Word count: 250 words
Reading time: about 1 minute
A great way to improve your writing skills is to emulate the work of others. That’s why, every week, I present a sentence that I’d happily imitate. Today’s comes from Amor Towles.
There’s been a fuss about the novel Rules of Civility by Amor Towles. I know this because I discovered the book on the “fast reads” shelf of my library, which is usually reserved for bestselling titles like The Racketeer (John Grisham) and Harry Potter. Out of curiosity, I grabbed it.
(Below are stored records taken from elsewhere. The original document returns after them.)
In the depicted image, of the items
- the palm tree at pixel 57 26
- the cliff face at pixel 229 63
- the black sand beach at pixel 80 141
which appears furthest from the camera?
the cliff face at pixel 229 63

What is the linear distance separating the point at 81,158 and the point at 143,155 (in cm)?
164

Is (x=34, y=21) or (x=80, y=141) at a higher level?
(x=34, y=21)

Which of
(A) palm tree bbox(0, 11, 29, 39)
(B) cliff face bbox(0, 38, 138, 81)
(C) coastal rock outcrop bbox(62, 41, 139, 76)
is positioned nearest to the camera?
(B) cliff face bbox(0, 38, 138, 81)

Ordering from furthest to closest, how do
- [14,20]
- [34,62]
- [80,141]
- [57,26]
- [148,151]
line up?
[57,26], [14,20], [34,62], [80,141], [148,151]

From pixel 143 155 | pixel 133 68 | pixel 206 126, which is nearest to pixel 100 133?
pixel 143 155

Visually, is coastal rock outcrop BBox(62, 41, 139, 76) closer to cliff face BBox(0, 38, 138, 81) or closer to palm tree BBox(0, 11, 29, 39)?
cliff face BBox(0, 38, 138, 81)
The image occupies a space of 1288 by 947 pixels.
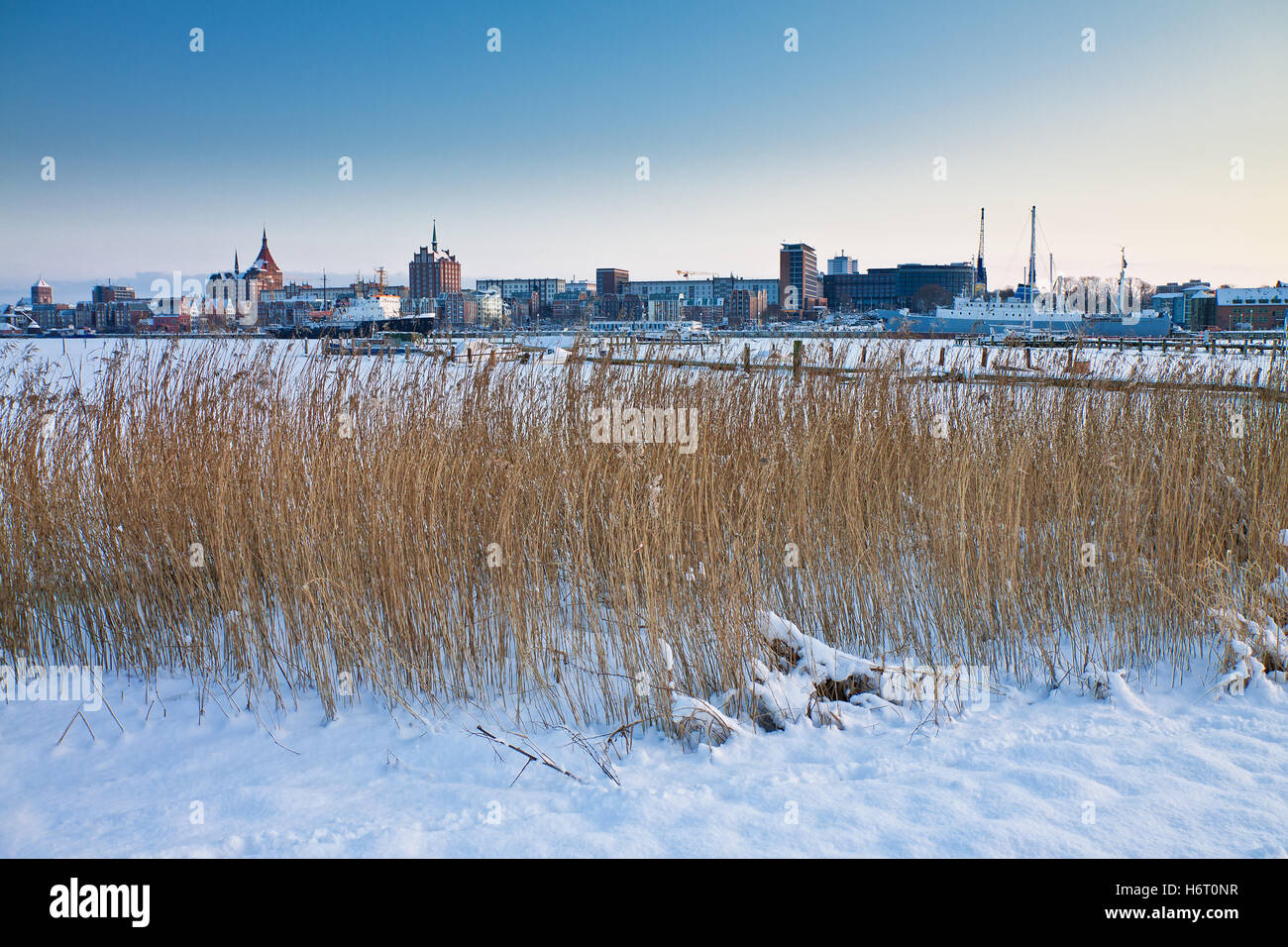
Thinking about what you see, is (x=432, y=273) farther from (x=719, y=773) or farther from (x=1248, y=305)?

The book hasn’t impressed me. Even though it earned positive reviews from usually trustworthy sources (The New York Times Book Review, The Wall Street Journal, The Boston Globe), and 231 five-star ratings on Amazon.com, I’m more inclined to side with those who awarded it only one star.
I found much of the language too Sam Spade (ish?) and I felt the main character didn’t seem like a realistic woman. As one reader put it: “Meh. Another man writing as if he can get inside a woman’s head.” I agree. He couldn’t quite manage it. That said, the occasional sentence appealed to me. Here’s one I liked:
I sutured split infinitives and hoisted dangling modifiers and wore out the seat of my best flannel skirt.
I think I was won over by the verb “sutured” applied here to split infinitives. Clever! I also liked the juxtaposition of a secretary working on language and wearing out her skirt.